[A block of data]

━━━━

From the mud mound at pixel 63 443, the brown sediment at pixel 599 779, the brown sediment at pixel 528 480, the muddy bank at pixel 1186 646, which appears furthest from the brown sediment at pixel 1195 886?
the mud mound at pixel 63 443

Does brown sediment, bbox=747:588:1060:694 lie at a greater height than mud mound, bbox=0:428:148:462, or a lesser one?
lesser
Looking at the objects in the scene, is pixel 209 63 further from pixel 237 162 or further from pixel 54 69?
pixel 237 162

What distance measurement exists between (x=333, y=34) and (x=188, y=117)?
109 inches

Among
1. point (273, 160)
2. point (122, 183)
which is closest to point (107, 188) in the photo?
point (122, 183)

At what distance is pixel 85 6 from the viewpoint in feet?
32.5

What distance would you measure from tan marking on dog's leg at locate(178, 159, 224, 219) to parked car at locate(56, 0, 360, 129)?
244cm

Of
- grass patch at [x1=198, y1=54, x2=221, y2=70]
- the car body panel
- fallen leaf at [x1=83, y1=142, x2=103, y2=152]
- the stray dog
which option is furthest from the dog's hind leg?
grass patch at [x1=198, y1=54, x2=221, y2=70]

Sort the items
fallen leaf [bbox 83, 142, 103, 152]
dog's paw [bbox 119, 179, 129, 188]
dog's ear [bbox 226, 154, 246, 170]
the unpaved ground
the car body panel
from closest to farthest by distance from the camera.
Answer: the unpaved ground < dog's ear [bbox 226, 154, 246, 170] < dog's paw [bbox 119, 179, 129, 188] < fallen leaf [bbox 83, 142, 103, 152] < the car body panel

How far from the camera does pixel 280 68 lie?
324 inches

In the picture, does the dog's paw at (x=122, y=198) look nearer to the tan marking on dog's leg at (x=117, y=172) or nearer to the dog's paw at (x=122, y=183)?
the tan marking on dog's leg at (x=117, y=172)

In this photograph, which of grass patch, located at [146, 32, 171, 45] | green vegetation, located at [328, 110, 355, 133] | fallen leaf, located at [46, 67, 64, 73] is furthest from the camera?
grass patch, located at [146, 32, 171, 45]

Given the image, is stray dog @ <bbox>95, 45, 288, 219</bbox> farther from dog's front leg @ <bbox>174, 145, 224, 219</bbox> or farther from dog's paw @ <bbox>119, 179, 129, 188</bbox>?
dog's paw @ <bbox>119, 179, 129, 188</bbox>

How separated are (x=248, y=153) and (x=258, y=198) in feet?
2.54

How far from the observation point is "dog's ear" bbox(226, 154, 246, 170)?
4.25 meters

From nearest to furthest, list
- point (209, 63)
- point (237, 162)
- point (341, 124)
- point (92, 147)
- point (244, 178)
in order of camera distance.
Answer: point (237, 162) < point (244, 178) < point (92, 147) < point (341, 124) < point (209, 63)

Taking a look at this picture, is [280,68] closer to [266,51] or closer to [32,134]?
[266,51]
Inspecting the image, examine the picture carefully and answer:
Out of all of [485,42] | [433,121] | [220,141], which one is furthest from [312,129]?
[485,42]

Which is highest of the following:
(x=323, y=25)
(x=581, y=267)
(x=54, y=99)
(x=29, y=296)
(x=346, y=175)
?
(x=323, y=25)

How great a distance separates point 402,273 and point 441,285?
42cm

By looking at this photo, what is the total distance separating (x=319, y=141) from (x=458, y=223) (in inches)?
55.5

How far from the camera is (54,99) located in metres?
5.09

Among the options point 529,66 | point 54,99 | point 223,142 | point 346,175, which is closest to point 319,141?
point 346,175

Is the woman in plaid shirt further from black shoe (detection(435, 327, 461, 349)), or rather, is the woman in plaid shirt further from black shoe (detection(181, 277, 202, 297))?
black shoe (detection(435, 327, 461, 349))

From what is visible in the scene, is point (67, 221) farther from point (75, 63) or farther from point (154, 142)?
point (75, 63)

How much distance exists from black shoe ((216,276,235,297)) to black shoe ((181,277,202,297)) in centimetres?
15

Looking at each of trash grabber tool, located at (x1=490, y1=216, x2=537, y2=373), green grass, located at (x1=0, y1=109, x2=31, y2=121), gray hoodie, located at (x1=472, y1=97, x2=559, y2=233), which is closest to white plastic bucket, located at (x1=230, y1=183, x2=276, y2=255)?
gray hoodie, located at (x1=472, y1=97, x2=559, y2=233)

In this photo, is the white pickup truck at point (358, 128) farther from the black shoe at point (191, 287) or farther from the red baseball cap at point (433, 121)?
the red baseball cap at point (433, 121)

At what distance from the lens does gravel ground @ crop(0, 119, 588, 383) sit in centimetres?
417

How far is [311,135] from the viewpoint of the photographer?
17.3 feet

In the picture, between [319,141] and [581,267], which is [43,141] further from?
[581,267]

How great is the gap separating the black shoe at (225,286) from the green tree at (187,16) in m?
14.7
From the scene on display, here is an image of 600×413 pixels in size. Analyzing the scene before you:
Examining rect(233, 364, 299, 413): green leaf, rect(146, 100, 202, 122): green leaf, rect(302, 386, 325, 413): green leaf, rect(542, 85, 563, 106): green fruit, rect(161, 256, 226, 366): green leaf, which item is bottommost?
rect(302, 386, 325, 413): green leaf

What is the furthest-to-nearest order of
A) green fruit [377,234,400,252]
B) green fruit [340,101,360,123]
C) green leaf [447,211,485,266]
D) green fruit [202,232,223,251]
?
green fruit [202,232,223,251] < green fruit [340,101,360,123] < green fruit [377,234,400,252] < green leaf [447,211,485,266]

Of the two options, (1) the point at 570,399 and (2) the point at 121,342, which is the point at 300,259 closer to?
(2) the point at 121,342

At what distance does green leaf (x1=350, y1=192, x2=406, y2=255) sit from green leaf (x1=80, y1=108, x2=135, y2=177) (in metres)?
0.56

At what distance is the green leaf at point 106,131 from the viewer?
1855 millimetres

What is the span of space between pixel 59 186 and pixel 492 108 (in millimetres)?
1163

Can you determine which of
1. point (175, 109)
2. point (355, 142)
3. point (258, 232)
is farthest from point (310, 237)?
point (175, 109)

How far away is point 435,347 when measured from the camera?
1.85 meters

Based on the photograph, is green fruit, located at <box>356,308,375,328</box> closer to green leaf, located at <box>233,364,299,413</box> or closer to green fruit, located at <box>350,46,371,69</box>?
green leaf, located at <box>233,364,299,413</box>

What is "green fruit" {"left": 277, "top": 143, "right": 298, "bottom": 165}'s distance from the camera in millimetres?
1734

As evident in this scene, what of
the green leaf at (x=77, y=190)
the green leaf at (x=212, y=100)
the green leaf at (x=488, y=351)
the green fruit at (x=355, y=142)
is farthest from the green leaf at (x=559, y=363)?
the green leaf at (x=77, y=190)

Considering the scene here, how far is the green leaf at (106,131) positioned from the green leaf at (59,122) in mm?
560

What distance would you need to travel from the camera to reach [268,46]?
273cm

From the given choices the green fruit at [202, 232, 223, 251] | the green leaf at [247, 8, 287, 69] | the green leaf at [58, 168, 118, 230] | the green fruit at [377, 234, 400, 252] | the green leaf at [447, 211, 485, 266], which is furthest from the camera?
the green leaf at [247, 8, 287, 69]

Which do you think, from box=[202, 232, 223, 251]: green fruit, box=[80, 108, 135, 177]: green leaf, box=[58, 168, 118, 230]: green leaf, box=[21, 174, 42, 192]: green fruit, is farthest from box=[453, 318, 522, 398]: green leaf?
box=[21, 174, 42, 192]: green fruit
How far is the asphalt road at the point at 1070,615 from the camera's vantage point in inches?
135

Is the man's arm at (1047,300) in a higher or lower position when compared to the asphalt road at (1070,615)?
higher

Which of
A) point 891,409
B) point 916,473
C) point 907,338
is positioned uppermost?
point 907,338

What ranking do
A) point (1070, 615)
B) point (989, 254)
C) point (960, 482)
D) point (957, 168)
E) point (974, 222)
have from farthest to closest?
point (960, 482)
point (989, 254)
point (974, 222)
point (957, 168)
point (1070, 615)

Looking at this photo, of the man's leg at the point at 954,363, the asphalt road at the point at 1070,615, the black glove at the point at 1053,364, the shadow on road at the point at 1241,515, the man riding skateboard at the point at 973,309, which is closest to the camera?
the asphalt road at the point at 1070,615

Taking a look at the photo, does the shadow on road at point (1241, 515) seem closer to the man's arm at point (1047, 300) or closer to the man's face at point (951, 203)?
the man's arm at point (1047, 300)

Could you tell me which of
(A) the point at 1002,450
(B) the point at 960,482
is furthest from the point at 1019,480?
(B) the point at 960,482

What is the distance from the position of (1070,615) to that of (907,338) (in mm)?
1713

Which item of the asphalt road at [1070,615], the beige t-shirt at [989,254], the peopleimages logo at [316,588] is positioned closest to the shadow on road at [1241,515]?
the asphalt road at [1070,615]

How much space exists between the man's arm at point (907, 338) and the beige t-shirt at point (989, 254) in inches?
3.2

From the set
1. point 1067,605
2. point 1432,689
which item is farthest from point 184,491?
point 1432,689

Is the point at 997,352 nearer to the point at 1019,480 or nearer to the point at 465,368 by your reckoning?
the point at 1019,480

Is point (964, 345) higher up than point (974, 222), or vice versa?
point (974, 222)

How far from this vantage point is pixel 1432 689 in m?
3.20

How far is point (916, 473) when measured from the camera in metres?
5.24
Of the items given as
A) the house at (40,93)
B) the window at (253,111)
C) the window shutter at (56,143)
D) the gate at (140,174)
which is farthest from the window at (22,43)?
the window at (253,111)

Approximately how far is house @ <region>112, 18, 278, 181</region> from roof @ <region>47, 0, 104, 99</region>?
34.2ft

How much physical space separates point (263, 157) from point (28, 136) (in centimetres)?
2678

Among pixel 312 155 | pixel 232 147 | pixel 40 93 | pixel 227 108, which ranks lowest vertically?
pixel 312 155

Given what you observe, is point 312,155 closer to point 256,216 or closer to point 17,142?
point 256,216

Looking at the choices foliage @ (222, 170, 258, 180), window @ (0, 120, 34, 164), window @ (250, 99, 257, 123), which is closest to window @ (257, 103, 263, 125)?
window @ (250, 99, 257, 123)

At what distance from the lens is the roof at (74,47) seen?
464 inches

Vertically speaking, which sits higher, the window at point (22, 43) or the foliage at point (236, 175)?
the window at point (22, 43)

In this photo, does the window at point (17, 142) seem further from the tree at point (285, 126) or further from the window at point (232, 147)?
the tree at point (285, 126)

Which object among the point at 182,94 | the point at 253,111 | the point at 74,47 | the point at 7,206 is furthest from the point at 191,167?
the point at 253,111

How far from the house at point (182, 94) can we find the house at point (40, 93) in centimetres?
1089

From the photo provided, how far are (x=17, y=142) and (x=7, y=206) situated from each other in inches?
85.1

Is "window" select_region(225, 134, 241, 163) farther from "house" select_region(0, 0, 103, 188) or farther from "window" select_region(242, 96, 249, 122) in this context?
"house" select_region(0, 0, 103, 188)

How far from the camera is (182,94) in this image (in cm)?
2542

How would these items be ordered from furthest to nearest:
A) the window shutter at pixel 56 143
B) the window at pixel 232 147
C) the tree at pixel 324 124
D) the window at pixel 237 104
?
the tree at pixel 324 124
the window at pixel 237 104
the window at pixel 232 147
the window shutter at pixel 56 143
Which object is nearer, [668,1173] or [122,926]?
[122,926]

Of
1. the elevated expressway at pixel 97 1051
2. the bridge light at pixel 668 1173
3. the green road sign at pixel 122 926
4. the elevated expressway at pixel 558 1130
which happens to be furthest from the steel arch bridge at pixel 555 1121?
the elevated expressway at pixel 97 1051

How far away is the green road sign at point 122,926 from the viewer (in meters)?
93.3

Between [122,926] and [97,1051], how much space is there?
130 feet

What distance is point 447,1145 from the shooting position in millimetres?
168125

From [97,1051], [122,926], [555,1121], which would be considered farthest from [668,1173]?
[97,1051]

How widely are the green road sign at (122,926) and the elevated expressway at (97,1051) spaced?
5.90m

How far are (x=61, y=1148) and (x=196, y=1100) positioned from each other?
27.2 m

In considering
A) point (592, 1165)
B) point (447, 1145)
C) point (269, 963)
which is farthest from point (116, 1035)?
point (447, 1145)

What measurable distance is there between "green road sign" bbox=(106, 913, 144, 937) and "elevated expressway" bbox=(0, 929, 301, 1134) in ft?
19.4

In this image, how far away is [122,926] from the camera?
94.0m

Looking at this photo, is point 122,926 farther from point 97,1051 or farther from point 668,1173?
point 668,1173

━━━━

Set down, word for word, only the lines running from the line with "Which object among" to the last line of the listing above. Both of those lines belong in your answer.

__THE RESULT__
Which object among the point at 182,94 | the point at 253,111 | the point at 74,47 | the point at 7,206 is furthest from the point at 191,167?
the point at 253,111

How far from the house at point (182, 94) can we find the house at point (40, 93) in centimetres?
1089

From the photo provided, how far are (x=17, y=142) and (x=7, y=206) situated from each other in inches?
85.1

Is "window" select_region(225, 134, 241, 163) farther from "house" select_region(0, 0, 103, 188) or farther from "window" select_region(242, 96, 249, 122) in this context?
"house" select_region(0, 0, 103, 188)

How far from the camera is (182,94) in this image (in cm)?
2542

How would these items be ordered from furthest to nearest:
A) the window shutter at pixel 56 143
B) the window at pixel 232 147
C) the tree at pixel 324 124
D) the window at pixel 237 104
?
the tree at pixel 324 124
the window at pixel 237 104
the window at pixel 232 147
the window shutter at pixel 56 143
Which object is nearer, [668,1173] or [122,926]?
[122,926]

Of
1. the elevated expressway at pixel 97 1051
2. the bridge light at pixel 668 1173
3. the green road sign at pixel 122 926
4. the elevated expressway at pixel 558 1130
which happens to be furthest from the steel arch bridge at pixel 555 1121?
the elevated expressway at pixel 97 1051

How far away is the green road sign at point 122,926 from the viewer (in meters)?
93.3

Between [122,926] and [97,1051], how much space is there?
130 feet

What distance is point 447,1145 from the shooting position in millimetres?
168125

From [97,1051], [122,926], [555,1121], which would be considered farthest from [668,1173]?
[97,1051]

How widely are the green road sign at (122,926) and the elevated expressway at (97,1051) spaced?
5.90m

How far are (x=61, y=1148) and (x=196, y=1100) positioned from each other?
27.2 m

In considering
A) point (592, 1165)
B) point (447, 1145)
C) point (269, 963)
which is farthest from point (116, 1035)?
point (447, 1145)

What measurable distance is there between "green road sign" bbox=(106, 913, 144, 937) and "elevated expressway" bbox=(0, 929, 301, 1134) in ft?
19.4

In this image, how far away is [122,926] from the camera?
94.0m

Looking at this photo, is point 122,926 farther from point 97,1051 or farther from point 668,1173?
point 668,1173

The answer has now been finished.